A pie chart breaks a circle into slices such that the area of each slice is proportional to the fraction of the total it represents. The same procedure can be performed on a rectangle, and the result is a stacked bar chart (Figure 10.2). Depending on whether we slice the bar vertically or horizontally, we obtain vertically stacked bars (Figure 10.2a) or horizontally stacked bars (Figure 10.2b).
We can also take the bars from Figure 10.2a and place them side-by-side rather than stacking them on top of each other. This visualization makes it easier to perform a direct comparison of the three groups, though it obscures other aspects of the data (Figure 10.3). Most importantly, in a side-by-side bar plot the relationship of each bar to the total is not visually obvious.
Many authors categorically reject pie charts and argue in favor of side-by-side or stacked bars. Others defend the use of pie charts in some applications. My own opinion is that none of these visualizations is consistently superior over any other. Depending on the features of the dataset and the specific story you want to tell, you may want to favor one or the other approach. In the case of the 8th German Bundestag, I think that a pie chart is the best option. It shows clearly that the ruling coalition of SPD and FDP jointly had a small majority over the CDU/CSU (Figure 10.1). This fact is not visually obvious in any of the other plots (Figures 10.2 and 10.3).

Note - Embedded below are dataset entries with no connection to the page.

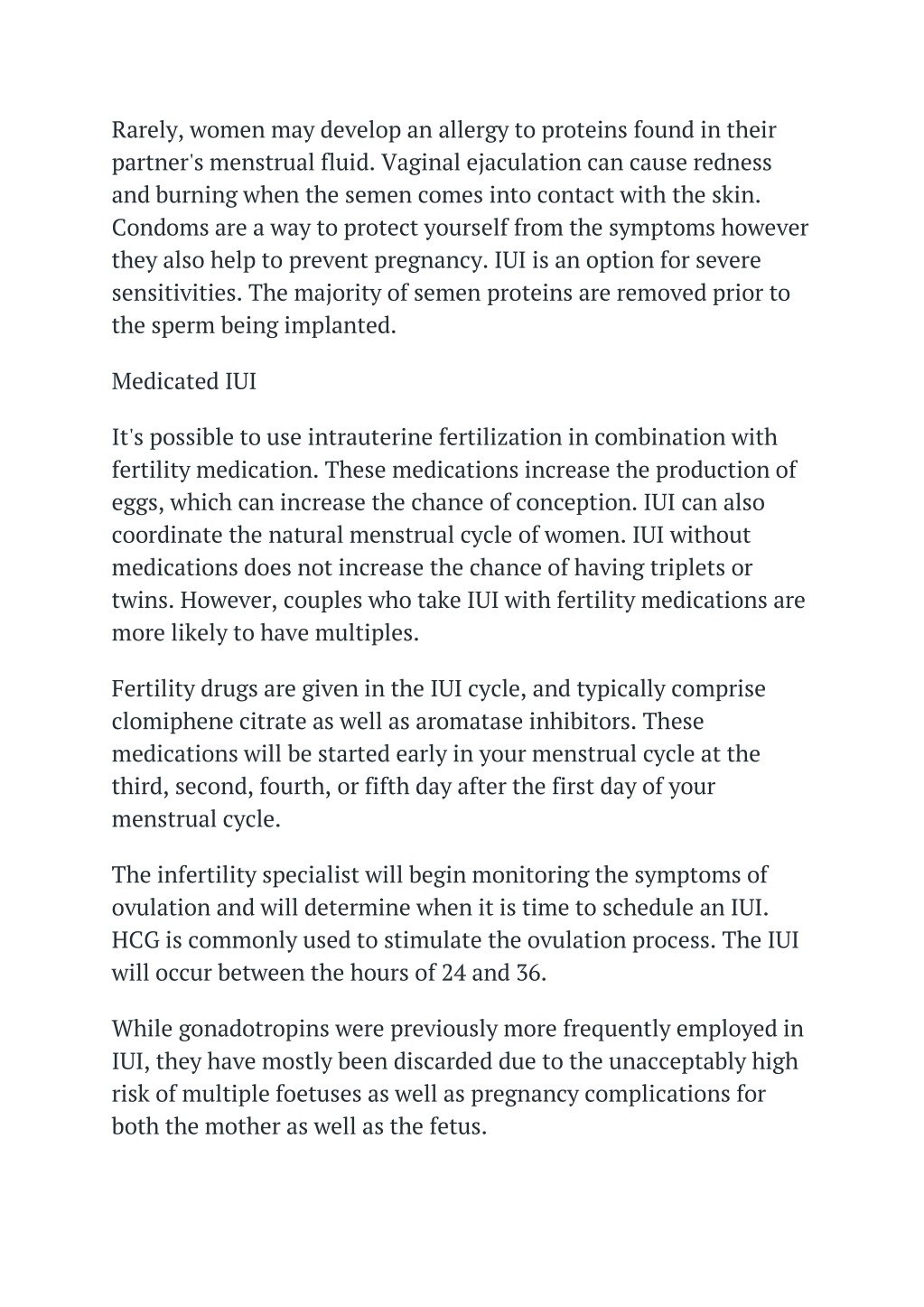 Rarely, women may develop an allergy to proteins found in their partner's menstrual fluid. Vaginal ejaculation can cause redness and burning when the semen comes into contact with the skin. Condoms are a way to protect yourself from the symptoms however they also help to prevent pregnancy. IUI is an option for severe sensitivities. The majority of semen proteins are removed prior to the sperm being implanted.

Medicated IUI

It's possible to use intrauterine fertilization in combination with fertility medication. These medications increase the production of eggs, which can increase the chance of conception. IUI can also coordinate the natural menstrual cycle of women. IUI without medications does not increase the chance of having triplets or twins. However, couples who take IUI with fertility medications are more likely to have multiples.

Fertility drugs are given in the IUI cycle, and typically comprise clomiphene citrate as well as aromatase inhibitors. These medications will be started early in your menstrual cycle at the third, second, fourth, or fifth day after the first day of your menstrual cycle.

The infertility specialist will begin monitoring the symptoms of ovulation and will determine when it is time to schedule an IUI. HCG is commonly used to stimulate the ovulation process. The IUI will occur between the hours of 24 and 36.

While gonadotropins were previously more frequently employed in IUI, they have mostly been discarded due to the unacceptably high risk of multiple foetuses as well as pregnancy complications for both the mother as well as the fetus.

In general, pie charts work well when the goal is to emphasize simple fractions, such as one-half, one-third, or one-quarter. They also work well when we have very small datasets. A single pie chart, as in Figure 10.1, looks just fine, but a single column of stacked bars, as in Figure 10.2a, looks awkward. Stacked bars, on the other hand, can work for side-by-side comparisons of multiple conditions or in a time series, and side-by-side bars are preferred when we want to directly compare the individual fractions to each other. A summary of the various pros and cons of pie charts, stacked bars, and side-by-side bars is provided in Table 10.1.
|Pie chart||Stacked bars||Side-by-side bars|
|Clearly visualizes the data as proportions of a whole||✔||✔||✖|
|Allows easy visual comparison of the relative proportions||✖||✖||✔|
|Visually emphasizes simple fractions, such as 1/2, 1/3, 1/4||✔||✖||✖|
|Looks visually appealing even for very small datasets||✔||✖||✔|
|Works well when the whole is broken into many pieces||✖||✖||✔|
|Works well for the visualization of many sets of proportions or time series of proportions||✖||✔||✖|
10.2 A case for side-by-side bars
I will now demonstrate a case where pie charts fail. This example is modeled after a critique of pie charts originally posted on Wikipedia (Wikipedia 2007). Consider the hypothetical scenario of five companies, A, B, C, D, and E, who all have roughly comparable market share of approximately 20%. Our hypothetical dataset lists the market share of each company for three consecutive years. When we visualize this dataset with pie charts, it is difficult to see what exactly is going on (Figure 10.4). It appears that the market share of company A is growing and the one of company E is shrinking, but beyond this one observation we can’t tell what’s going on. In particular, it is unclear how exactly the market shares of the different companies compare within each year.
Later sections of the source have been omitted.